A web seed for a multi-file torrent cannot include any query string arguments and libtorrent will append the path to the file that's being requested. However, the response from the web seed can redirect to any arbitrary URL, including on the local network. A web seed for a single-file torrent can be any arbitrary URL.
Web seed HTTP requests will almost always be a range request (unless the file is so small to fit in one or a few pieces).
What heuristics and restrictions could libtorrent implement to mitigate attacks?
Both trackers and web seeds only use HTTP GET
request, i.e. no POST
for
example. This ought to protect certain APIs that mutate state.
The examples in the OWASP article are:
Cloud services such as AWS provide a REST interface on
http://169.254.169.254/
where important configuration and sometimes even
authentication keys can be extracted
The response from a REST API would have to be compatible with the BitTorrent tracker protocol, which is a bencoded structure with specific keys being mandatory (the protocol is defined here, with amendments here, here and here).
A tracker response that doesn't match this protocol will be ignored by libtorrent. The response will not be published and made available anywhere, including the logs. Therefore it's not likely there would be a way to extract data from a REST API via a tracker request.
NoSQL database such as MongoDB provide REST interfaces on HTTP ports. If the database is expected to only be available to internally, authentication may be disabled and the attacker can extract data
Since libtorrent doesn't make the response from a tracker request available to anybody, especially not if it's not a valid BitTorrent tracker response, it's not likely data can be extracted via such tracker URL. See previous section for details.
libtorrent can definitely hit a REST interface and may affect configuration changes in other software that's installed on the local machine. This is assuming that the software does not use any authentication other than checking the source IP being the localhost.
As mentioned earlier, extracting data from a REST API via a tracker URL is not likely to be possible.
It is established practice to include arbitrary URL query parameters in tracker URLs, and clients amend them with the query parameters required by the tracker protocol. This makes it difficult to sanitize the query string.
One way to mitigate hitting REST APIs on local host is to require that tracker
URLs, for local host specifically, use the request path /announce
. This is
the convention for bittorrent trackers.
Web seeds that resolve to a local network address are not allowed to have query string parameters.
This SSRF mitigation was implemented for trackers in #5303 and for web seeds in #5319.
Web Seeds that resolve to a global address (i.e. not loopback, local network or multicast address) are not allowed to redirect to a non-global IP. This mitigation was implemented in #5846, for libtorrent-2.0.3.

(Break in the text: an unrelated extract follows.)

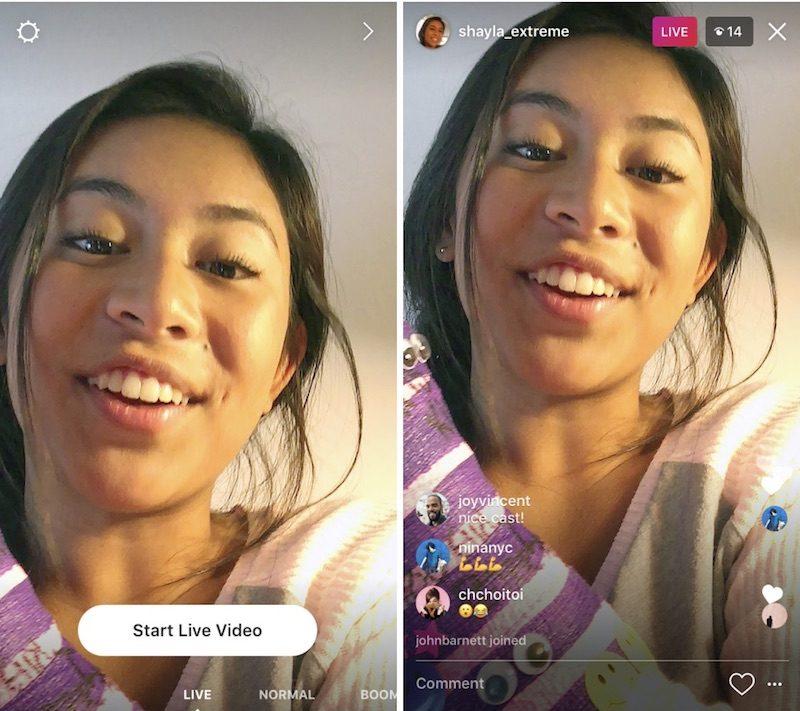 instagram-live-update-2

The attacker may be able to read files using <file://>
URIs
libtorrent only supports http
, https
and udp
protocol schemes, and
will reject any other tracker URL. Specifically, libtorrent does not support
the file://
URL scheme.
Additionally, #5346 implements checks for tracker URLs that include query string arguments that are supposed to be added by clients.
The comments have been addressed in #5308. The changes include:
- use
span<char>
to simplify updates of pointer + length - use
span<char const>
for (immutable) write buffers, to improve const correctness and avoid aconst_cast
- introduce additional sanity checks that no buffer lengths are < 0
- introduce additional check to ensure buffer lengths fit in unsigned 16 bit field (in the case where it's stored in one)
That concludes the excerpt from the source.